Another interesting point was that during the global financial crisis in 2008 the price of gold fell initially even in the aftermath of the collapse of Lehman Brothers. It then rallied from a low of around $735 per ounce in early October to a high of nearly $1,918 in August 2011. If gold follows the same trajectory prices may rise in the current crisis. WisdomTree modelled two scenarios – a V shaped recovery and a U shaped one. In the former the gold price would go higher than today for the rest of the year, peaking at $1,965 in the third quarter and then decline in the first quarter of 2021 to $1,370. With a less favourable U shaped recovery with a longer downturn in the markets, gold prices would go higher for longer breaking through the $2,000 barrier in the next four quarters. These models require making complex assumptions about federal reserve policy, the dollar exchange rate, nominal yields on bonds and speculative positioning forecasts so the numbers must be treated with caution but the conclusion is clear, the case for gold is good and the worse the economic downturn, the more attractive the shiny metal becomes. The nightmare L shaped recovery was not discussed but you can guess what impact this will have on gold.

It must be remembered although gold is a safe haven asset it is  volatile one and there have been long periods were prices were depressed or flat. Other candidates as defensive assets include US Treasuries, UK Gilts, the Swiss Franc and the Japanese Yen.

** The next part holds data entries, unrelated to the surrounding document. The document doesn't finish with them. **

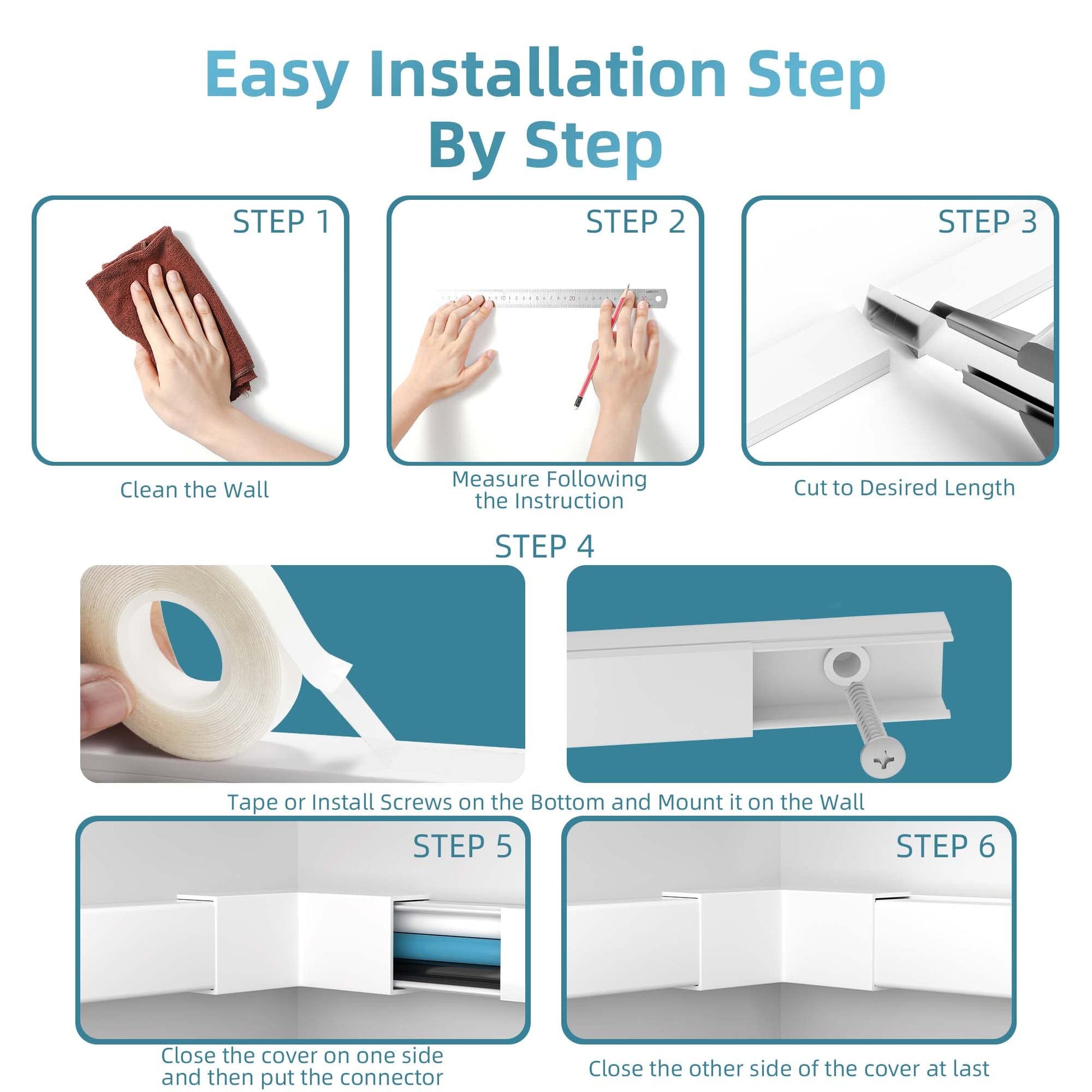 Easy Installation Step By Step

STEP 1

Clean the Wall

STEP 2

Measure Following the Instruction

STEP 3

Cut to Desired Length

STEP 4

Tape or Install Screws on the Bottom and Mount it on the Wall

STEP 5

Close the cover on one side and then put the connector

STEP 6

Close the other side of the cover at last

The ultimate is of course cash which is most attractive when inflation is low.

*US government bonds.

The content of this blog is based on my understanding of the investment case for gold.  It is intended as general investment information only.  Nothing in this article should be construed as personal investment advice for example to invest in gold or other safe haven assets mentioned. You should seek individual advice based on your own financial circumstances before making investment decisions.